Open saramsv opened 3 years ago
TensorFlow sometimes provides wrong error messages... I think your dataset_dir path may be wrong, you need to specify to the directory that contains the tfrecord files.
@Yuliang-Zou Yeah looks like that was the problem. Changed it to dataset/pascal_voc_seg/
and it is running now! Thank you!
So I think my next step should be generating tfrecords for my data using the code here. Is that correct?
Yes. I think you can mainly follow the data generation of `pascal_voc_seg'. It should be straightforward to adapt to your use case.
@Yuliang-Zou I trained the model on Pascal VOC and have a few issues with it. The loss and accuracy don't almost change through training. I have attached a screenshot here. The acc_seg is never above 0.05! I was wondering if you could help me understand what I am doing wrong.
I ran the code without any changes as follows:
python train_sup.py \
--logtostderr \
--train_split="train" \
--model_variant="xception_65" \
--atrous_rates=6 \
--atrous_rates=12 \
--atrous_rates=18 \
--output_stride=16 \
--decoder_output_stride=4 \
--train_crop_size="513,513" \
--num_clones=4 \
--train_batch_size=64 \
--training_number_of_steps=3000 \
--fine_tune_batch_norm=true \
--train_logdir="logs" \
--dataset_dir="dataset/pascal_voc_seg/"
When the training is done it prints:
Finished training! Saving model to disk.
/usr/local/lib/python3.6/dist-packages/tensorflow_core/python/summary/writer/writer.py:386: UserWarning: Attempting to use a closed FileWriter. The operation will be a noop unless the FileWriter is explicitly reopened.
warnings.warn("Attempting to use a closed FileWriter. "
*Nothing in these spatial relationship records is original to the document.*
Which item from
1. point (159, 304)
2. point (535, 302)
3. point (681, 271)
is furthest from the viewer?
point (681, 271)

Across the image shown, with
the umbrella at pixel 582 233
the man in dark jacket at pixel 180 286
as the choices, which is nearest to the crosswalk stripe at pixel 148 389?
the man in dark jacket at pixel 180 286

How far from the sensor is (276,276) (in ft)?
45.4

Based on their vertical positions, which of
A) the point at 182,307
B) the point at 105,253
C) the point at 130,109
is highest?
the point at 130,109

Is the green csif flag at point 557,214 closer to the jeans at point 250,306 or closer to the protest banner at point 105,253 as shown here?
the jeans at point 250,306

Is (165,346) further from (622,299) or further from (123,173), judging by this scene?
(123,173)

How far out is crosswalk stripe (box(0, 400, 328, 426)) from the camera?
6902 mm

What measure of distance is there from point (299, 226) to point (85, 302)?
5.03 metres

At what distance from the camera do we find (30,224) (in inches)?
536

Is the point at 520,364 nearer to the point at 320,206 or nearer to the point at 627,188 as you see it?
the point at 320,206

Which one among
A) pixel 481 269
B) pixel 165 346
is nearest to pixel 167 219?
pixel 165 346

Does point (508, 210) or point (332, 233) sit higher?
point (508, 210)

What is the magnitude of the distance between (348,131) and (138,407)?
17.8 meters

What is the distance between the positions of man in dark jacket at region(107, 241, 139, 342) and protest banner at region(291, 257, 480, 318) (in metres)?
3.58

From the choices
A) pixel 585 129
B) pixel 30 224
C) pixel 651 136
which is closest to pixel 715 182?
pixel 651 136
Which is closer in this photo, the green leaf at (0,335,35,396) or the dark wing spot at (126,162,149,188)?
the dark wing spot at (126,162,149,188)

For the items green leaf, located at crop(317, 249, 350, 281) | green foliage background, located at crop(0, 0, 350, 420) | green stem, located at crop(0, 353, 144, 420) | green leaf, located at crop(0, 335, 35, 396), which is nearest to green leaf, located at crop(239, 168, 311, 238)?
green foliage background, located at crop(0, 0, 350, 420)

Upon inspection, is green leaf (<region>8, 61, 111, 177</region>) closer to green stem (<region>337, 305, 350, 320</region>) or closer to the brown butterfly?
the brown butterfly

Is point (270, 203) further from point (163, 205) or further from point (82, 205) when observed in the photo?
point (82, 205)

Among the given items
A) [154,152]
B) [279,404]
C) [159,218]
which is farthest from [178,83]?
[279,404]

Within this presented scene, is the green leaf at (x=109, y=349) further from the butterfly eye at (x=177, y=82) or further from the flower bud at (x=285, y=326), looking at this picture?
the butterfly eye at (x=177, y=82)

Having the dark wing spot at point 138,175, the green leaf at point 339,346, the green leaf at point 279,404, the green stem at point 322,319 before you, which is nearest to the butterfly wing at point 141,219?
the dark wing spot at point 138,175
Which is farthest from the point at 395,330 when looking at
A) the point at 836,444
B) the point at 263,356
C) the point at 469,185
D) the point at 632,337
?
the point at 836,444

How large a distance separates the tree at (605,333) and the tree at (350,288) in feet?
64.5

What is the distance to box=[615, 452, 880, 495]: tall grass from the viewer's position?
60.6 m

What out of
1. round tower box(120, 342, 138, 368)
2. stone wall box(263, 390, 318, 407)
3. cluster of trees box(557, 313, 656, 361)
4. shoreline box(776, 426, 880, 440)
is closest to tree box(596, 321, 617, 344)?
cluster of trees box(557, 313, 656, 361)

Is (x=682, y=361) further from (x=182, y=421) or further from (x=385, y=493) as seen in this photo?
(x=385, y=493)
And when I run eval.py using the following command:
python eval.py \
--logtostderr \
--eval_split="val" \
--model_variant="xception_65" \
--atrous_rates=6 \
--atrous_rates=12 \
--atrous_rates=18 \
--output_stride=16 \
--decoder_output_stride=4 \
--eval_crop_size="513,513" \
--checkpoint_dir="logs" \
--eval_logdir="logs_eval" \
--dataset_dir="dataset/pascal_voc_seg"\
--max_number_of_evaluations=1
I get:
eval/miou_class_17[0]eval/miou_class_18[0]eval/miou_class_6[0]eval/miou_class_10[0]eval/miou_class_7[0] [1/1835]
eval/miou_class_16[0]eval/miou_class_1[0]eval/miou_overall[0.0349133424]eval/miou_class_9[0]
eval/miou_class_5[0]eval/miou_class_15[0]eval/miou_class_2[0]
eval/miou_class_3[0]
eval/miou_class_0[0.733180523]
eval/miou_class_11[0]eval/miou_class_8[0]
eval/miou_class_4[0]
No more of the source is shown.